(DOCUMENT TEXT)

Radio Wnet – Polish radio station and online social networking site, founded in 2009 by Krzysztof Skowroński, Grzegorz Wasowski, Katarzyna Adamiak-Sroczyńska, Monika Makowska-Wasowska, Wojciech Cejrowski and Jerzy Jachowicz.

Authors and collaborators 

The author of the name "Radio Wnet" is Grzegorz Wasowski. All the jingles were prepared by Monika and Grzegorz Wasowski. Also collaborated with Radio Wnet, including Marek Jurek, Janusz Korwin-Mikke, Marek Kamiński, Ludwik Dorn and Ewa Cybulska. From May to September 2011, on Saturdays and Sundays, Jerzy Kordowicz conducted his broadcasts under the name Synthesizer Carriers.

History 

 The first broadcast of Radio Wnet was broadcast on May 25, 2009 from Hotel Europejski in Warsaw, where the studio was located until February 15, 2013. The next studio addresses are ul. Koszykowa 8, where Radio Wnet broadcast until September 29, 2014, and then the PAST building at ul. Zielna 39.
 In November 2012, Radio Wnet released the album of rapper Tadek, Inconvenient Truth (Niewygodna prawda)
 In June 2013, Gazeta Wyborcza wrote that the station received PLN 140,000 from Law and Justice. Referring to this situation, Krzysztof Skowroński issued a statement on the website of the Association of Polish Journalists, of which he is the president. He stated that the values of the radio are: "freedom, openness and solidarity", and that the radio can work with those who share these values.
 On September 26, 2018, the Polish Broadcasting Council granted Radio Wnet frequencies to broadcast in Warsaw (87.8 MHz) and Krakow (95.2 MHz). The broadcast began in mid-October. 
On September 13, 2019, the radio was granted a frequency for broadcasting in Wroclaw (96.8 MHz), on October 11, 2019, was granted a frequency of 103.9 MHz for broadcasting in Bialystok, on September 24, 2019 the frequency for broadcasting in Szczecin (98.9 MHz) and on February 4, 2020 the frequency for broadcast in Bydgoszcz (104.4 MHz), Lublin (101.1 MHz) and Lodz (106.1 MHz)

(End DOCUMENT TEXT)
(SUPPLIED RECORDS)

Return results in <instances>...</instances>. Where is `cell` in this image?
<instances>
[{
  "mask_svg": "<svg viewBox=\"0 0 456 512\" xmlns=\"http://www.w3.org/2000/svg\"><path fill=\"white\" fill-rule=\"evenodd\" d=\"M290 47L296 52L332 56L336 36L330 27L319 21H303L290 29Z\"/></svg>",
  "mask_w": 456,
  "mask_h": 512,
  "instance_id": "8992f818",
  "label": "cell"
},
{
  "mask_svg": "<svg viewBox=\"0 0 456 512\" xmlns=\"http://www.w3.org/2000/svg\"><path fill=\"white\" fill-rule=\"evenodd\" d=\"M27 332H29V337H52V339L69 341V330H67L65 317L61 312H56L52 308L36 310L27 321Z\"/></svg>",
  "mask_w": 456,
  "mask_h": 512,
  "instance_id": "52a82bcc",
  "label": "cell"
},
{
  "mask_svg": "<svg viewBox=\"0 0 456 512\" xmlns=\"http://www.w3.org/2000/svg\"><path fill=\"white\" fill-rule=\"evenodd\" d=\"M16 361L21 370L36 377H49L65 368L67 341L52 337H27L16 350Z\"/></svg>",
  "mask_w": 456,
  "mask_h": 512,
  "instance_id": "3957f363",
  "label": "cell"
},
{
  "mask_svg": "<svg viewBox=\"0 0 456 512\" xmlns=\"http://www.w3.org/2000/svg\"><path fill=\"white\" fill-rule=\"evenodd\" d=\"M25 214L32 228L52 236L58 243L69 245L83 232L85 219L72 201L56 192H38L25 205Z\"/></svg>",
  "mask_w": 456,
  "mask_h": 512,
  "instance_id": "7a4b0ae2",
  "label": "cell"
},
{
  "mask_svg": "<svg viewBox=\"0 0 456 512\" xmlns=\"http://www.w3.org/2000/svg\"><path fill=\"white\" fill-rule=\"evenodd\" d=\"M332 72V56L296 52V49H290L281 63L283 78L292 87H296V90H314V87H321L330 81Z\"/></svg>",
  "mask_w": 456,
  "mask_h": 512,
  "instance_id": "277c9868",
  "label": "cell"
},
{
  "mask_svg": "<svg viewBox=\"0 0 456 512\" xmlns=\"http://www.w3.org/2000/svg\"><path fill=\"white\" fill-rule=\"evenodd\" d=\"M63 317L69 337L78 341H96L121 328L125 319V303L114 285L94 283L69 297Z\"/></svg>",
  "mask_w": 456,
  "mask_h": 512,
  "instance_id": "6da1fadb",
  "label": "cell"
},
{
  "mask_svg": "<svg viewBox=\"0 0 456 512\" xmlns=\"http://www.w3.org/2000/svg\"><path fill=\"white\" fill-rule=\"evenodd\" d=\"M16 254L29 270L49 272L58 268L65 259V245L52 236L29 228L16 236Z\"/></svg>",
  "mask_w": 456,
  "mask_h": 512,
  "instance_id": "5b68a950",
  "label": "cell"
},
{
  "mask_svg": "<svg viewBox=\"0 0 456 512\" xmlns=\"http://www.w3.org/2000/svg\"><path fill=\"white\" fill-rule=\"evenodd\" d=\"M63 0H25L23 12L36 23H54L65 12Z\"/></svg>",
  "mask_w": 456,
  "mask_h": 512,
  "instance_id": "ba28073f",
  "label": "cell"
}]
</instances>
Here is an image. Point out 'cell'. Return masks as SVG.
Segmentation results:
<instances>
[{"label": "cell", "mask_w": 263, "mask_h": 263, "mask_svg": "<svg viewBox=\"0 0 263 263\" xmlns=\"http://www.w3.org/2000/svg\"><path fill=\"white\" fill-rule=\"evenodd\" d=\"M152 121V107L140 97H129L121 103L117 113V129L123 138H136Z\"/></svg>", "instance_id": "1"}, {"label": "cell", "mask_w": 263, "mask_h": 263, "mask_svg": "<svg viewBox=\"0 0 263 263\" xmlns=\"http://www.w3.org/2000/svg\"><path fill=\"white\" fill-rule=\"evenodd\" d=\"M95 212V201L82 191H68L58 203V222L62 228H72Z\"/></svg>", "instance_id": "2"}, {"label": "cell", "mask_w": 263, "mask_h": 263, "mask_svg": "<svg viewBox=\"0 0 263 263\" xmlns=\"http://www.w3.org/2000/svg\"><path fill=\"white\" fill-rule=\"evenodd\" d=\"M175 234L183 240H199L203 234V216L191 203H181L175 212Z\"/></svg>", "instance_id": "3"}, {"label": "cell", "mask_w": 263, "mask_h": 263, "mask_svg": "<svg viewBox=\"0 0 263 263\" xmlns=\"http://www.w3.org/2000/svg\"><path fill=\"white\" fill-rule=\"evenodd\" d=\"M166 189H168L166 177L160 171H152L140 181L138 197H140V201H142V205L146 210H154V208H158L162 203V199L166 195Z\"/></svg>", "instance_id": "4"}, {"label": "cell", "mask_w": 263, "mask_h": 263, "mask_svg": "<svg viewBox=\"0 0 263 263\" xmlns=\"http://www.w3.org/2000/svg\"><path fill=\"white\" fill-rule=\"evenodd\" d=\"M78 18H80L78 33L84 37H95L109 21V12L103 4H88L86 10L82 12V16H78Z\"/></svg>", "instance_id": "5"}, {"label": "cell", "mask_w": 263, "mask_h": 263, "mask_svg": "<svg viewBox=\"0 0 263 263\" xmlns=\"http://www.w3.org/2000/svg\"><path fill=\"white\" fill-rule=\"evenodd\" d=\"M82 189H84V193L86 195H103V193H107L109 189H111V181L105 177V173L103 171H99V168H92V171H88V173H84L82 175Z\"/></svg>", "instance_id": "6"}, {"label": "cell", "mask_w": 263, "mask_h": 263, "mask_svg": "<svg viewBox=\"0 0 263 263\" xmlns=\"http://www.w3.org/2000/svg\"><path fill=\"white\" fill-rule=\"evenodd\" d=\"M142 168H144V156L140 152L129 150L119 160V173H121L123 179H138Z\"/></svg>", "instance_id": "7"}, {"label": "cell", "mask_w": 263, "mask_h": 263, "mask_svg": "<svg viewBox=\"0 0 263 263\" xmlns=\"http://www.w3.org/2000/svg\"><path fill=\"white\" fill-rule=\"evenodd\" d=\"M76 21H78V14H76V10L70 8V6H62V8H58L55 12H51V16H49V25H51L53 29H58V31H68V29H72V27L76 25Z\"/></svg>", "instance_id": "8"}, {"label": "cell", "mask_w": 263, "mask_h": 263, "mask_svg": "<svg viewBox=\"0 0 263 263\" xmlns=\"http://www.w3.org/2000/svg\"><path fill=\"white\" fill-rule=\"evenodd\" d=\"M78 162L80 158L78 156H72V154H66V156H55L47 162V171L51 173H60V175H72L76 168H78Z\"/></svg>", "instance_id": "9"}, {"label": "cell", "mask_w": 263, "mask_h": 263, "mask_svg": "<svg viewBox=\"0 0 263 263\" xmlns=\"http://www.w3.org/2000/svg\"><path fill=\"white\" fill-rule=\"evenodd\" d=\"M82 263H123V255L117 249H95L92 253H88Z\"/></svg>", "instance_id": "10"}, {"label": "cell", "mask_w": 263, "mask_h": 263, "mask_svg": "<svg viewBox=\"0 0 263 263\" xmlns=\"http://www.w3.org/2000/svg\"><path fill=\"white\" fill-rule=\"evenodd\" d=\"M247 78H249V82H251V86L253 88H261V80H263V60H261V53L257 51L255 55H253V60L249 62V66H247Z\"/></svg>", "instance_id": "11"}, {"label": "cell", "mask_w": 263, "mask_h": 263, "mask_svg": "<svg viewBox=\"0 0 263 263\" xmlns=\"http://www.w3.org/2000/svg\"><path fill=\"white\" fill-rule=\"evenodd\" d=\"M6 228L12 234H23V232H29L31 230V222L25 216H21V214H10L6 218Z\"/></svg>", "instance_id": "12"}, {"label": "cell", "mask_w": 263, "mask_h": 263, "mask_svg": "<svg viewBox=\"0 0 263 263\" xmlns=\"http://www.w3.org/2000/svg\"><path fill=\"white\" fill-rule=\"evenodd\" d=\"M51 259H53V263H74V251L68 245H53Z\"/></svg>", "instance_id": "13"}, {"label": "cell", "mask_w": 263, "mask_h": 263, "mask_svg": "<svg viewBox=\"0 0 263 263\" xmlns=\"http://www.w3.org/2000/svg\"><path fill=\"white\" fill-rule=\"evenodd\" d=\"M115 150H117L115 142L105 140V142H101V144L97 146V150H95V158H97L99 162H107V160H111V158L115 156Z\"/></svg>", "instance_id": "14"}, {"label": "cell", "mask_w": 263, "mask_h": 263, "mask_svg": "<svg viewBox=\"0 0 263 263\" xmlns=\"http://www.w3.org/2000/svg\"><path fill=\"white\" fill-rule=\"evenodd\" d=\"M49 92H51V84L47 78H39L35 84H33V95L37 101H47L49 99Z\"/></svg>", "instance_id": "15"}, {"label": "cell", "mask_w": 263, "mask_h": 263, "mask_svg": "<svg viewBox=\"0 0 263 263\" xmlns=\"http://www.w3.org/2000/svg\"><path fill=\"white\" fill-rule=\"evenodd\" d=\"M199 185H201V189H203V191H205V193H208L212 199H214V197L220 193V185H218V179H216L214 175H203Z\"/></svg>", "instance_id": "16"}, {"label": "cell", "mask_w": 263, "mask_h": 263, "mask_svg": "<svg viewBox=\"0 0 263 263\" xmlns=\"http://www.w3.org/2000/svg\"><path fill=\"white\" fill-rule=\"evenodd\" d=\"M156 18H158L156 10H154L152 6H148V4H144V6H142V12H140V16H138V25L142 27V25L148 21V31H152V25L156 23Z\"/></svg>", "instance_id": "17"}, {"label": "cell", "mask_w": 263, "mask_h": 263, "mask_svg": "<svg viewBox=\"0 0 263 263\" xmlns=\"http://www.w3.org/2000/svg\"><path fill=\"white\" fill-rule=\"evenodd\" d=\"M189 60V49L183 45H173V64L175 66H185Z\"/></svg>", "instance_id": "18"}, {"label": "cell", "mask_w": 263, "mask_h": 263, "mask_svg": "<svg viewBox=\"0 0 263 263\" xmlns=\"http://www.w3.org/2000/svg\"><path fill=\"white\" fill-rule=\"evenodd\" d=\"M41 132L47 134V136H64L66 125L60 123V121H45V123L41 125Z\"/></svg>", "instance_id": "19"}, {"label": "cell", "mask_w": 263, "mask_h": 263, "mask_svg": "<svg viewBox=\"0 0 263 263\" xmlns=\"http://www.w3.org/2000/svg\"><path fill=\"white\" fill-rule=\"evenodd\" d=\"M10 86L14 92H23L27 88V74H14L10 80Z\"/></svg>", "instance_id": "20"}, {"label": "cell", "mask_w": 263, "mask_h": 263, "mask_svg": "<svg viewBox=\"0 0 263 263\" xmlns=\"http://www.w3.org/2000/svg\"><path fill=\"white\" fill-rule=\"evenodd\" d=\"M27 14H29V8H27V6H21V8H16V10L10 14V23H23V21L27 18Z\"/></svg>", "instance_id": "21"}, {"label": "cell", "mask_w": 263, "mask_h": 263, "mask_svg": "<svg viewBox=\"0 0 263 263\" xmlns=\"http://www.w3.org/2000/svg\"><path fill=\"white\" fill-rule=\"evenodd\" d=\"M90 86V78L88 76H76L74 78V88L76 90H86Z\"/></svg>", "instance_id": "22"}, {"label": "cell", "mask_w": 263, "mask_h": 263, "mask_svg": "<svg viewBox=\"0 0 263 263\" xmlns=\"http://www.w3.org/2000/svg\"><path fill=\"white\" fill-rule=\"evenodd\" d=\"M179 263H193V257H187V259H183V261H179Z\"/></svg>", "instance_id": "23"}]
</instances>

(End SUPPLIED RECORDS)

■ EXERCISE REQUIREMENTS ■
1. Return the part of the Radio Wnet text that begins at the words "Radio Wnet –" and stops after the words "name Synthesizer Carriers.", copied exactly.
2. According to the Radio Wnet text, where was the station's studio located until February 15, 2013?

■ PER-TASK OUTPUTS ■
1.
Radio Wnet – Polish radio station and online social networking site, founded in 2009 by Krzysztof Skowroński, Grzegorz Wasowski, Katarzyna Adamiak-Sroczyńska, Monika Makowska-Wasowska, Wojciech Cejrowski and Jerzy Jachowicz.

Authors and collaborators 

The author of the name "Radio Wnet" is Grzegorz Wasowski. All the jingles were prepared by Monika and Grzegorz Wasowski. Also collaborated with Radio Wnet, including Marek Jurek, Janusz Korwin-Mikke, Marek Kamiński, Ludwik Dorn and Ewa Cybulska. From May to September 2011, on Saturdays and Sundays, Jerzy Kordowicz conducted his broadcasts under the name Synthesizer Carriers.

2. Hotel Europejski in Warsaw.